◆ **KUTIPAN DOKUMEN**:
········
REPUBLIKA.CO.ID, WINA – Iran memperlambat aktivitas pengayaan uranium pada tingkatan yang bisa digunakan untuk membuat senjata. Hal ini terungkap dalam laporan The International Atomic Energy Agency (IAEA) yang dilihat Associated Press, Senin (4/9/2023).
Perlambatan ini mengindikasikan adanya pertanda Teheran berupaya meredakan keteganga hubungannya dengan AS. Dua negara rival tersebut, dalam beberapa waktu terakhir menegosiasikan pertukaran tahanan dan pencairan dana Iran yang dibekukan di Korea Selatan.
Dalam laporannya, IAEA menyatakan Iran memiliki 121,6 kilogram (kg) uranium yang telah diperkaya hingga 60 persen. Ini berarti stok yang ada merupakan yang terendah sejak 2021. Laporan Mei lalu menyebut, stok uranium yang diperkaya hanya 114 kilogram. Februari 87,5 kg.
Secara keseluruhan, laporan IAEA memperkirakan total stok uranium yang diperkaya mencapai 3.795,5 kg. Ini lebih rendah dibandingkan laporan sebelumnya yang mencapai 4.744,5 kg, penyebabnya karena membatasi upaya pengayaan uranium.
Iran telah lama menegaskan tak akan membuat senjata nuklir dan terus menegaskan program nuklirnya bertujuan damai. Meski dirjen IAEA pernah mengingatkan Teheran memiliki cukup uranium yang diperkaya untuk membuat sejumlah bom nuklir.
Perwakilan Iran di PBB, New York tak memberikan respons atas laporan IAEA tersebut. Badan intelijen AS pada Maret lalu menyatakan, Iran butuh beberapa bulan untuk membuat senjata nuklir. IAEA, Barat, dan negara lain menuding Iran memilliki program rahasia nuklir militer.
········
Data penautan spasial

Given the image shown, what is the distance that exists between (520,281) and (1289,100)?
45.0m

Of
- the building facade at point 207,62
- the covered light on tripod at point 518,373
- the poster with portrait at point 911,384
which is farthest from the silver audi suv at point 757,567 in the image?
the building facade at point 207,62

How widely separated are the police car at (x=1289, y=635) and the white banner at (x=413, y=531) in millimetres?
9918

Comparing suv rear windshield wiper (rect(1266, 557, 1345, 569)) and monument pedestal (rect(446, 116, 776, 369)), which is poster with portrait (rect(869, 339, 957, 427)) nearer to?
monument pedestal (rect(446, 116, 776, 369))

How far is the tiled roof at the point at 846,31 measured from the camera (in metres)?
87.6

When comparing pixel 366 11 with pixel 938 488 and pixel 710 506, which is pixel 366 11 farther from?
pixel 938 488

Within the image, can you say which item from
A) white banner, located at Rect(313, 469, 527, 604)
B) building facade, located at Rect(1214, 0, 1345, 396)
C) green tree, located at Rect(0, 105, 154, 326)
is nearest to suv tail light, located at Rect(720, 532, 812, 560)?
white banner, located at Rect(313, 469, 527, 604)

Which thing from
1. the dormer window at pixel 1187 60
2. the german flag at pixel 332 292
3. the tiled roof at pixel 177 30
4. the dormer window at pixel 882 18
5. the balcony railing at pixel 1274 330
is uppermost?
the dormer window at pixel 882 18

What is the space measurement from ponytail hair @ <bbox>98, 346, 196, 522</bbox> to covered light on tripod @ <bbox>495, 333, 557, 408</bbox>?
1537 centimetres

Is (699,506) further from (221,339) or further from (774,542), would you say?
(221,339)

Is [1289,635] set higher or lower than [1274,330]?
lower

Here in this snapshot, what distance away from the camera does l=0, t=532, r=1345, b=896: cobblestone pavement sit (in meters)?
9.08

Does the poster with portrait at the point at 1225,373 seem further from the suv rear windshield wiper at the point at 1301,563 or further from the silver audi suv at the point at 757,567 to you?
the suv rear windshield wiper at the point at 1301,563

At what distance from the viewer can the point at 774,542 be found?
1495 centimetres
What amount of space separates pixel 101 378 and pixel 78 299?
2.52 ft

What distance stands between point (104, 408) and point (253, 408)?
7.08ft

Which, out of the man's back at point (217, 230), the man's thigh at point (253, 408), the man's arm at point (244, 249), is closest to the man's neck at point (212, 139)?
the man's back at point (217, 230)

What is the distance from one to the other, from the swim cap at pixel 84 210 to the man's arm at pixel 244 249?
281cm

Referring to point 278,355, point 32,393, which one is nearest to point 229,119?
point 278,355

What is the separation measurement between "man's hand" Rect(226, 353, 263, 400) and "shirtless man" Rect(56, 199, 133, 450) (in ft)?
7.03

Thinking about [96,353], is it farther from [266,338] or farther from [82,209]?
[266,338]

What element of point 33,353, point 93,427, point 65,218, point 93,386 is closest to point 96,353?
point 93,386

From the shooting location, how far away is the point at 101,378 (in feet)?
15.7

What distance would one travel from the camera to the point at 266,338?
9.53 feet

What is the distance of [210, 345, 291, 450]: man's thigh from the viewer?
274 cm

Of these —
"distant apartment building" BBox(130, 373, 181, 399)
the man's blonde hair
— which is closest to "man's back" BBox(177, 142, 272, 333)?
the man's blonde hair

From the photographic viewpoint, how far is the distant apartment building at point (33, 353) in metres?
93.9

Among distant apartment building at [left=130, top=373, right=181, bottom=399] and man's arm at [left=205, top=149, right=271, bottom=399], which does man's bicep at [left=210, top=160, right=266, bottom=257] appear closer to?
········
◆ **PETUNJUK TUGAS**:
Tolong lanjutkan berita tentang perlambatan pengayaan uranium Iran di atas, mulai sesudah kalimat terakhirnya.

◆ **HASIL TUGAS**:
Dalam upaya meyakinkan bahwa Iran tak mengembangkan senjata nuklir, beberapa negara besar bersepakat dengan Iran pada 2015. Melalui kesepakatan ini, Iran setuju membatasi pengayaan uranium pada tingkatan yang bisa digunakan membuat senjata nuklir.
Sebagai imbalannya, mereka mencabut sanksi ekonomi terhadap Iran dan IAEA bertugas mengasai program ini. Namun pada 2018, Presiden AS Donald Trump secara sepihak menarik diri dari kesepakatan yang ditandatangani Presiden Barack Obama itu.
Trump menginginkan kesepakatan lebih kuat tetapi tak ada negosiasi lanjutan. Setahun kemudian, Iran mulai meninggalkan kesepakatan tersebut.
Presiden AS Joe Biden berkeinginan melakukan kesepakatan ulang soal nuklir dengan Iran. Namun, pembicaraan resmi untuk merumuskan peta jalan memulai kembali kesepakatan terhenti pada Agustus 2022. Pada saat bersamaan Oman dan Qatar memediasi Iran dan AS.
Pembicaraan tak langsung itu kemudian menuntun mereka mencapai kesepakatan melakukan pertukaran tahanan.